Sainthal (some times pronounced as Senthal or Saithal) is a nagar panchayat in Nawabganj tehsil, Bareilly district, Uttar Pradesh, India.

== History ==
The ancient name of this town was Sherthal (Land of Lions) which evolved into Sainthal over the time

Sainthal is said to have been founded by Syed Jalal-ul-Deen Lad Baraha and his son Syed Amanullah Baraha, both courtiers of Akbar the Great, who received this area from the Sultan of Delhi after his victory over the joint army of Muzaffar Khan and Mitrasen.

== Geography ==
It is situated on Hafizganj-Jaadopur road, 4 km away from NH-30 and 32 km away from Bareilly City. Sainthal is located at . It is well connected by Indian Railways.

There are also some ruins of small fort still present in form of "Teela" in southern part of Sainthal.

== Demographics ==
As per 2011 Census of India the total population of Sainthal is 15,332 out of which 7,916 are males and 7,416 are females thus the Average Sex Ratio of Sainthal is 937. Sainthal is mainly home to Zaidi Sayyids.

The population of children of age 0–6 years in Sainthal city is 2176 which is 14% of the total population.
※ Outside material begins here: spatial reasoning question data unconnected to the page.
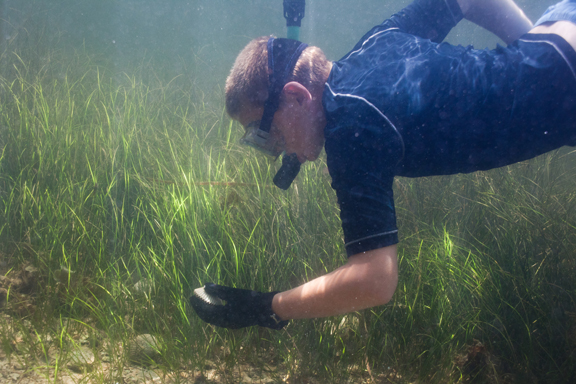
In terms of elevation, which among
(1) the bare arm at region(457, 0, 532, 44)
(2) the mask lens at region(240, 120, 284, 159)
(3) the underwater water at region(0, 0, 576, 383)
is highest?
(1) the bare arm at region(457, 0, 532, 44)

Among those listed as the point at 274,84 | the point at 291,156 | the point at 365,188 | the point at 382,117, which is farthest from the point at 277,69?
the point at 365,188

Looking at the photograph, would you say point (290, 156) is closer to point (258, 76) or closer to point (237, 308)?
point (258, 76)

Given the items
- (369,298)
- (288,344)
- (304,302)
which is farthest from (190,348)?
(369,298)

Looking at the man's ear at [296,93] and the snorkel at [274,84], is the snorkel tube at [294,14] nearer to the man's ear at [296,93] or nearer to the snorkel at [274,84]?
the snorkel at [274,84]

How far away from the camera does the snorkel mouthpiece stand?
6.37 feet

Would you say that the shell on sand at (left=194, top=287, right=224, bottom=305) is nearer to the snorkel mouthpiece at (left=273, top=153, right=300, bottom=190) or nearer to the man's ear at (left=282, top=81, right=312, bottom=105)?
the snorkel mouthpiece at (left=273, top=153, right=300, bottom=190)

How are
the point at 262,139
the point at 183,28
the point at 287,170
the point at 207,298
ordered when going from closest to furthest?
the point at 262,139 < the point at 207,298 < the point at 287,170 < the point at 183,28

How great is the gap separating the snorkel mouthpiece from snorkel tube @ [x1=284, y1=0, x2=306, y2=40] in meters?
0.81

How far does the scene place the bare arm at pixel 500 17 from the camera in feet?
7.07

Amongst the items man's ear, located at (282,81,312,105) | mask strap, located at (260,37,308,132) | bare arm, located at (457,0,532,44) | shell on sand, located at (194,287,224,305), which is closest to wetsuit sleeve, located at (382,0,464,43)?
bare arm, located at (457,0,532,44)

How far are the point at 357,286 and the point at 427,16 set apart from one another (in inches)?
72.1

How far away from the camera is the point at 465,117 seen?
142cm

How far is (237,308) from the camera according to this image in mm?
1742

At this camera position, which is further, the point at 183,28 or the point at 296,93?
the point at 183,28
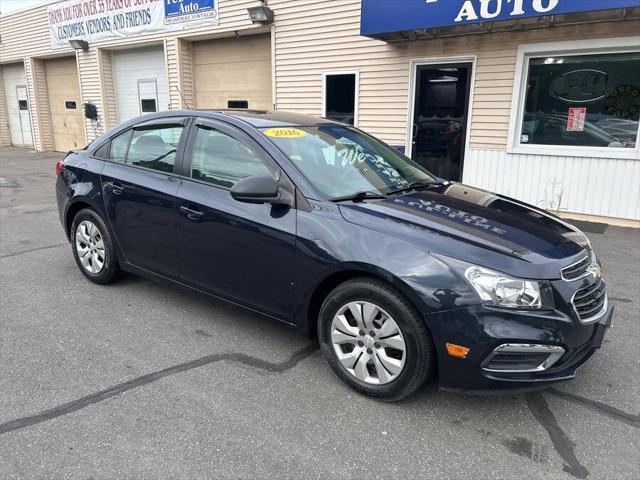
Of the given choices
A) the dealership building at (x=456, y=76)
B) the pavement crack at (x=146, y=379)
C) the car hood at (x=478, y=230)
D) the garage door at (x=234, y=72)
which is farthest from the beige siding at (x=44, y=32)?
the pavement crack at (x=146, y=379)

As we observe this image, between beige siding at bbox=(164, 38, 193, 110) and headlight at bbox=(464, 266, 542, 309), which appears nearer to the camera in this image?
headlight at bbox=(464, 266, 542, 309)

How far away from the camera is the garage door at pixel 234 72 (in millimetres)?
11133

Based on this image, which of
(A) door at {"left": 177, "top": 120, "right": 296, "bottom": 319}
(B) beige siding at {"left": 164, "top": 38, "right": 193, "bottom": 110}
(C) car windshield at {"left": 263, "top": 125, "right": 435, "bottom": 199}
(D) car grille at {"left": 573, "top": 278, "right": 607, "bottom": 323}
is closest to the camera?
(D) car grille at {"left": 573, "top": 278, "right": 607, "bottom": 323}

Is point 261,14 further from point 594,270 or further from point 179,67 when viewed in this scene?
point 594,270

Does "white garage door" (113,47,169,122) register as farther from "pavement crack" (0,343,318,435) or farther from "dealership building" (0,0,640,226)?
"pavement crack" (0,343,318,435)

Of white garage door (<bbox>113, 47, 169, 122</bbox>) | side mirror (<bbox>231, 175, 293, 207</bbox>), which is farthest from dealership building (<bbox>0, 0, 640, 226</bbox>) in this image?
side mirror (<bbox>231, 175, 293, 207</bbox>)

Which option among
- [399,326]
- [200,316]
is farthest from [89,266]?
[399,326]

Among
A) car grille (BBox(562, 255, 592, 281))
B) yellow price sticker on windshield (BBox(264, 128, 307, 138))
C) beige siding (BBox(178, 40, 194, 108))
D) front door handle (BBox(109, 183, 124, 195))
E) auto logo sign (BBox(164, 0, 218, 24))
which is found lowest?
car grille (BBox(562, 255, 592, 281))

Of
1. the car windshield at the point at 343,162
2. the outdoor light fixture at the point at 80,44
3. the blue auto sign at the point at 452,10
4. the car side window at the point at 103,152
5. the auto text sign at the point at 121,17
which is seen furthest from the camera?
the outdoor light fixture at the point at 80,44

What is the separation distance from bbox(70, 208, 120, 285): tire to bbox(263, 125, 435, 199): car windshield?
1.89m

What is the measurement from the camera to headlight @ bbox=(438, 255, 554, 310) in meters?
2.46

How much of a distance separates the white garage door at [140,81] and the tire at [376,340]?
1182cm

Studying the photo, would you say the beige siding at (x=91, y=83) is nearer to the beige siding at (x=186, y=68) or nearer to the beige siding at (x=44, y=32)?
the beige siding at (x=44, y=32)

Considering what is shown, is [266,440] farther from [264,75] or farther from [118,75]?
[118,75]
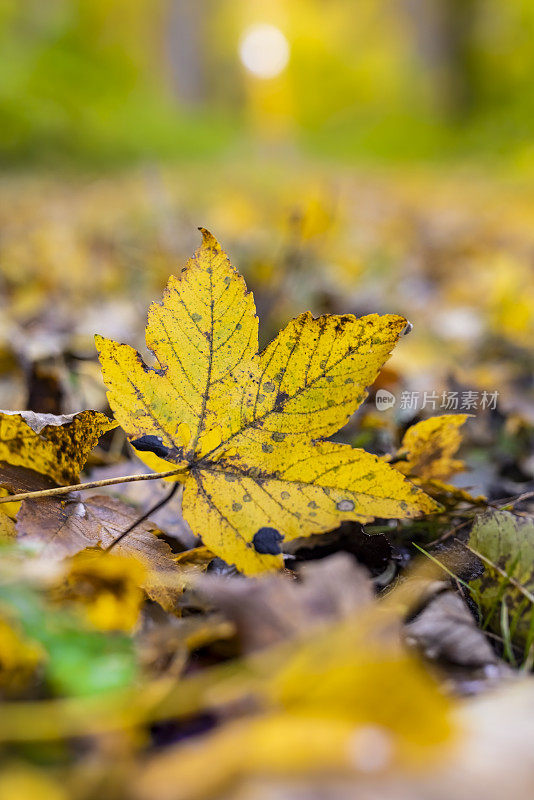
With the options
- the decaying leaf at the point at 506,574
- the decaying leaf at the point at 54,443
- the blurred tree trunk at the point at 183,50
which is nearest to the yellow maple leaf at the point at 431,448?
the decaying leaf at the point at 506,574

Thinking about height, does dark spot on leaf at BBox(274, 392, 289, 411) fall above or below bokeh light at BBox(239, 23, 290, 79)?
below

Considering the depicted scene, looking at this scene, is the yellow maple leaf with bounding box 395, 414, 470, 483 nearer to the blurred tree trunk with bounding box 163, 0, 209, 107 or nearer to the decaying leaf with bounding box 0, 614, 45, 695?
the decaying leaf with bounding box 0, 614, 45, 695

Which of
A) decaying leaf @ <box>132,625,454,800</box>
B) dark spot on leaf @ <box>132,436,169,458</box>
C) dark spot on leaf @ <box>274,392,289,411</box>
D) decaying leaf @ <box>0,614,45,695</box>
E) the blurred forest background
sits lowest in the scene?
decaying leaf @ <box>132,625,454,800</box>

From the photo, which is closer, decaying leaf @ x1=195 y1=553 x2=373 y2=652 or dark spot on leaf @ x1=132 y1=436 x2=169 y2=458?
decaying leaf @ x1=195 y1=553 x2=373 y2=652

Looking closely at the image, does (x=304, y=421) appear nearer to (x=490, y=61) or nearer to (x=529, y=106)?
(x=529, y=106)

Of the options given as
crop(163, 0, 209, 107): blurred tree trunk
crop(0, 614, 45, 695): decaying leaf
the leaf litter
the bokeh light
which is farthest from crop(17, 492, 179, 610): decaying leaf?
the bokeh light

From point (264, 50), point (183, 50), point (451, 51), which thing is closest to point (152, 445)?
point (451, 51)
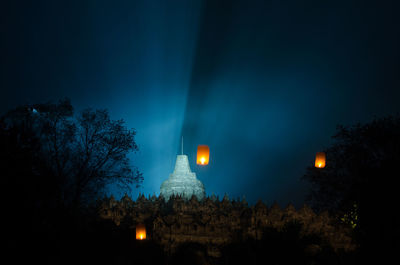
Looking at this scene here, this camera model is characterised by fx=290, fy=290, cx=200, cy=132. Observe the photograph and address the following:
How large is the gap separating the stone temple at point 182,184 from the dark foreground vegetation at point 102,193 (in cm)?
252

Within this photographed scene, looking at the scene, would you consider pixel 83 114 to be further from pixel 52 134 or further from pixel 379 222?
pixel 379 222

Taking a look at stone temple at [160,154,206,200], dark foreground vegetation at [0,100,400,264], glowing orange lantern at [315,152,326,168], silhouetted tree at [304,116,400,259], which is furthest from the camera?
stone temple at [160,154,206,200]

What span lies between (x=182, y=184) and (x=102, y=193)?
16.0ft

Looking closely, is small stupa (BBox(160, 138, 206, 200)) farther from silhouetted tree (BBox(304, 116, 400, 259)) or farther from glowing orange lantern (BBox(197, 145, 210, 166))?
silhouetted tree (BBox(304, 116, 400, 259))

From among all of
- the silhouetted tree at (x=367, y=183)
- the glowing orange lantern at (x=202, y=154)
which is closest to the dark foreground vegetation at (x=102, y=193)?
the silhouetted tree at (x=367, y=183)

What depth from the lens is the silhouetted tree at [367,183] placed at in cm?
1222

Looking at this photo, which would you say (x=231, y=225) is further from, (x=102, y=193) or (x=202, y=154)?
(x=102, y=193)

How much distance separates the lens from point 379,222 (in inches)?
492

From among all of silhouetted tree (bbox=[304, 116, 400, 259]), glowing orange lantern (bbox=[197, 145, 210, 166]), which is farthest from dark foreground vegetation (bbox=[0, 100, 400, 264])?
glowing orange lantern (bbox=[197, 145, 210, 166])

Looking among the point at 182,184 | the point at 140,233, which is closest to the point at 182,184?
the point at 182,184

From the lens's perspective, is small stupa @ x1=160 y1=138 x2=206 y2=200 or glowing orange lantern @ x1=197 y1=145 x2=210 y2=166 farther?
small stupa @ x1=160 y1=138 x2=206 y2=200

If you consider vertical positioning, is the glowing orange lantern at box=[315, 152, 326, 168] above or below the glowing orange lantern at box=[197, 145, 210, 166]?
below

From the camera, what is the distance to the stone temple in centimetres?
1830

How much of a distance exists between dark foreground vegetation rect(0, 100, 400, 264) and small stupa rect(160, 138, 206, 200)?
252cm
There are 1097 male children and 1079 female children between the age 0–6 years. Thus as per the Census 2011 the Child Sex Ratio of Sainthal is 984 which is greater than Average Sex Ratio (937).

As per the 2011 Census of India the literacy rate of Sainthal is 56.2%. Thus Sainthal has lower literacy rate compared to 58.5% of Bareilly district. The male literacy rate is 54.9% and the female literacy rate is 41.2% in Sainthal.